Menanggapi ancaman krisis lingkungan ini, Ketua DPRD Kota Madiun, Armaya, mengimbau masyarakat untuk segera memulainya dari lingkungan keluarga.

"TPA diperkirakan tinggal mampu menampung sampah sekitar dua bulan lagi. Karena itu harus ada langkah strategis melalui pemilahan sampah sejak dari rumah," tegas Armaya saat menggelar kegiatan serap aspirasi (reses) masa persidangan III tahun sidang 2025-2026 bersama ibu-ibu Dasawisma RW 12 di Wisma Purboayu, Jalan Salak, Kota Madiun, Selasa (4/7/2026).

Langkah edukasi pengelolaan sampah dari tingkat tapak ini dinilai sebagai respon cepat atas produksi sampah harian warga Kota Madiun yang saat ini telah menembus angka sekitar 120 ton per hari.

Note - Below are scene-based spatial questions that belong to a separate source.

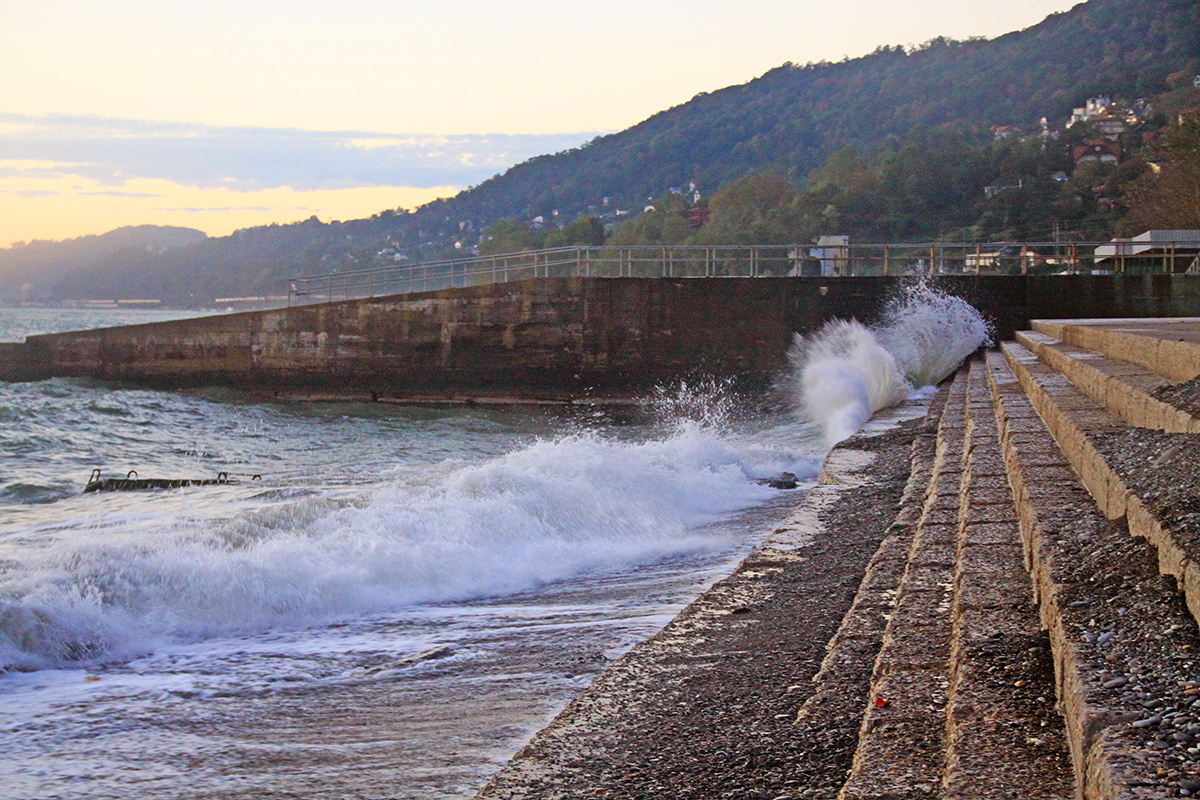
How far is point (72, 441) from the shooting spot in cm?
1884

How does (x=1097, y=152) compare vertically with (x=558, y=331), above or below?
above

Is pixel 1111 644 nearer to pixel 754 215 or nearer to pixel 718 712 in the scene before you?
pixel 718 712

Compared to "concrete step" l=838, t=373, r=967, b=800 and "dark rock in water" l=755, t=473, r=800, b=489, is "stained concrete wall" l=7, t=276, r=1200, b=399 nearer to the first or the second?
"dark rock in water" l=755, t=473, r=800, b=489

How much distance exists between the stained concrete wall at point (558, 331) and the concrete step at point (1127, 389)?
50.7 feet

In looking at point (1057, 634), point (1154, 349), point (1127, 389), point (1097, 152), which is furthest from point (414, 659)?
point (1097, 152)

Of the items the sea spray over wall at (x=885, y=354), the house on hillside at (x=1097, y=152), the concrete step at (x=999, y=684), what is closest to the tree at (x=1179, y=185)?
the sea spray over wall at (x=885, y=354)

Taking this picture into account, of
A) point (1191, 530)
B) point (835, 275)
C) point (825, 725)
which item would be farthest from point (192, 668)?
point (835, 275)

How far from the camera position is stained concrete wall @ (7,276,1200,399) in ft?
78.9

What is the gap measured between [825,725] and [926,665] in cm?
37

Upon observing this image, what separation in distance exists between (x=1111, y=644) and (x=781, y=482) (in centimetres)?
761

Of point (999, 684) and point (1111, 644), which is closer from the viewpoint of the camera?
point (1111, 644)

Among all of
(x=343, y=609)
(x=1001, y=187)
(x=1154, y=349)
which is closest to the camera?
(x=343, y=609)

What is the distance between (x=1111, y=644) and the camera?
2.49 metres

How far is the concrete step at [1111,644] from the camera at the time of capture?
1940 mm
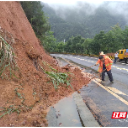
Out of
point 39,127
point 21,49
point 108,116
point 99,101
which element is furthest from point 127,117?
point 21,49

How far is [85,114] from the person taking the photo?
3699mm

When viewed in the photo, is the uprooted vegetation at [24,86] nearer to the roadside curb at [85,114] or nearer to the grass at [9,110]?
the grass at [9,110]

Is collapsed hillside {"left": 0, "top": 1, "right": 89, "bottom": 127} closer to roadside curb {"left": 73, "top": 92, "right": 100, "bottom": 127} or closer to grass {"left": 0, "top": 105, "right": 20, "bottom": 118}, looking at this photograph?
grass {"left": 0, "top": 105, "right": 20, "bottom": 118}

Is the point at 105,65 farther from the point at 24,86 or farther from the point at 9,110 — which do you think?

Dalam agenda yang menghadirkan narasumber dari Dinas Lingkungan Hidup (DLH) Kota Madiun tersebut, diikuti oleh perwakilan dari 18 kelompok Dasawisma yang berasal dari empat RT di RW 12.

"Program ini akan terus kami dorong. Dimulai dari RW 12 dan harapannya nanti dapat diterapkan secara luas di seluruh Kota Madiun," ujar politisi Partai Perindo tersebut.

Edukasi yang dimulai dari lingkup Dasawisma ini diharapkan menjadi percontohan (pilot project) yang dapat ditiru oleh wilayah lain.

Jika gerakan pemilahan sampah organik dan anorganik dari rumah tangga ini berjalan optimal, beban sampah harian yang masuk ke TPA ditargetkan dapat berkurang secara signifikan.

"Saat ini sampah yang masuk ke TPA sekitar 120 ton per hari. Kalau bisa berkurang 20 persen, tentu usia layanan TPA akan lebih panjang. Hasil evaluasi program ini nantinya juga akan kami sampaikan kepada Pemerintah Kota sebagai bahan penyempurnaan kebijakan pengelolaan sampah," kata Armaya menjelaskan.

Selain memperpanjang usia pakai TPA, perubahan pola pikir masyarakat dalam mengelola limbah rumah tangga juga dipandang sebagai bentuk tanggung jawab sosial demi keberlanjutan lingkungan hidup warga Kota Madiun di masa depan.

"Kita harus memikirkan anak cucu kita. Pengelolaan sampah harus dimulai dari rumah masing-masing agar dampak lingkungan ke depan bisa diminimalkan," tambahnya.

DPRD Kota Madiun menegaskan komitmennya untuk tidak sekadar memberikan imbauan. Lembaga legislatif dipastikan akan mengawal ketat jalannya program pemilahan sampah ini, termasuk efektivitas penyerapan anggaran lingkungan hidup yang dialokasikan ke DLH maupun bantuan di tingkat RT.

"Kami akan memaksimalkan fungsi pengawasan agar anggaran yang sudah dikeluarkan benar-benar memberikan hasil yang signifikan. Fungsi kontrol DPRD akan terus dilakukan terhadap pengelolaan dan pelaksanaan anggaran sehingga manfaatnya bisa dirasakan masyarakat," tandasnya.